## What you will do
Which lines run from the one containing "2019年江苏无锡宜兴市中考分数线已公布" to the end of the material below? Copy them exactly, pictures excluded.

## Source material
◇ ◇ ◇ ◇ ◇ ◇ ◇
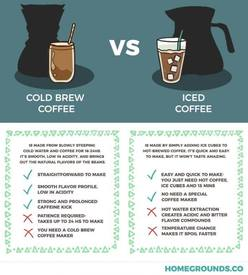 How To Make Cold Brew Coffee!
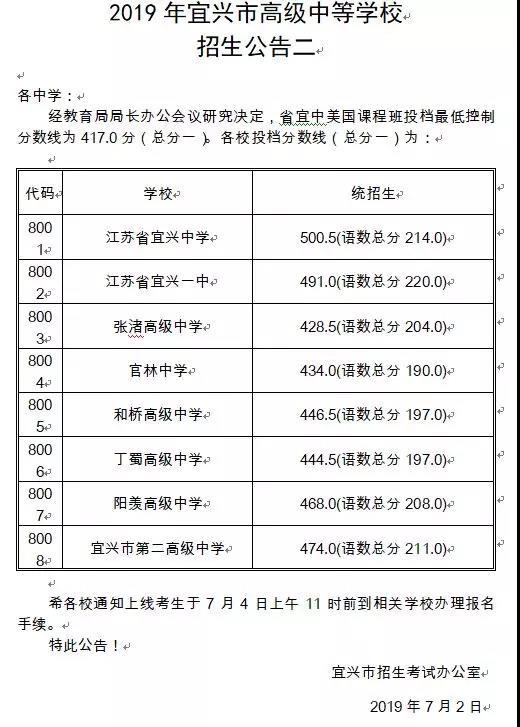 2019年江苏无锡宜兴市中考分数线已公布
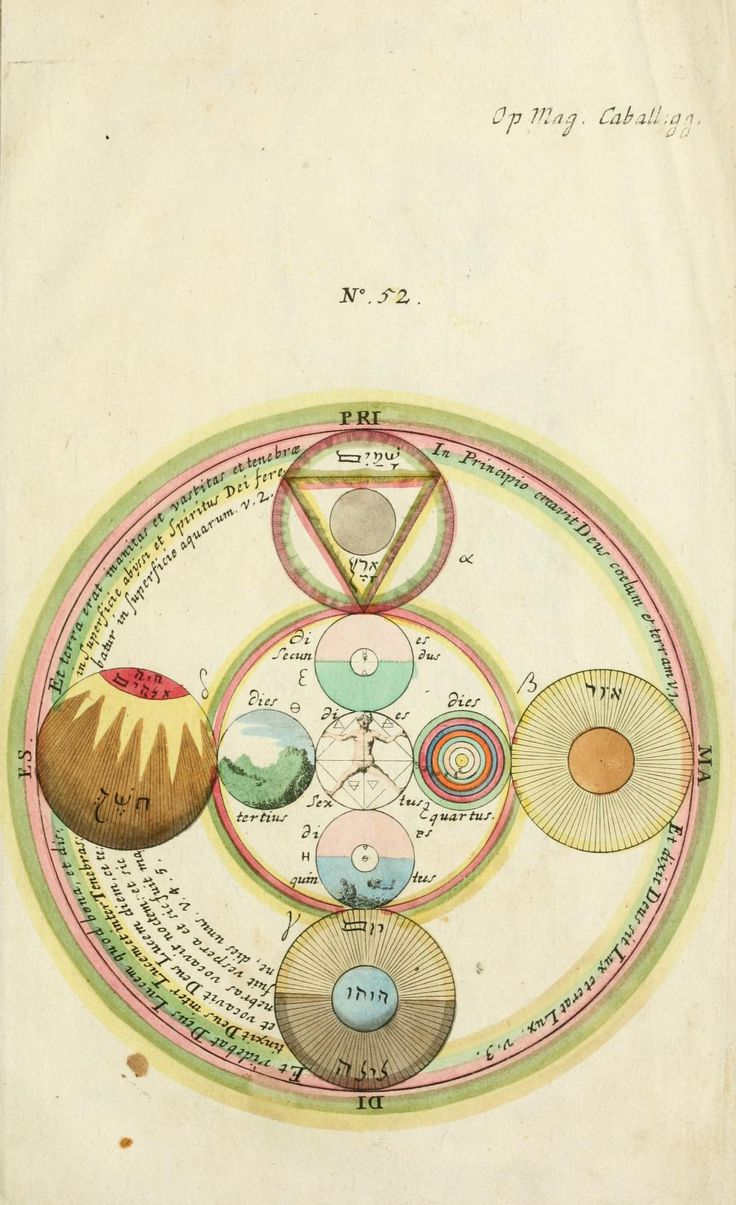 ancient astronomy symbols - 736×725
◇ ◇ ◇ ◇ ◇ ◇ ◇
## Worked solution
 2019年江苏无锡宜兴市中考分数线已公布
 ancient astronomy symbols - 736×725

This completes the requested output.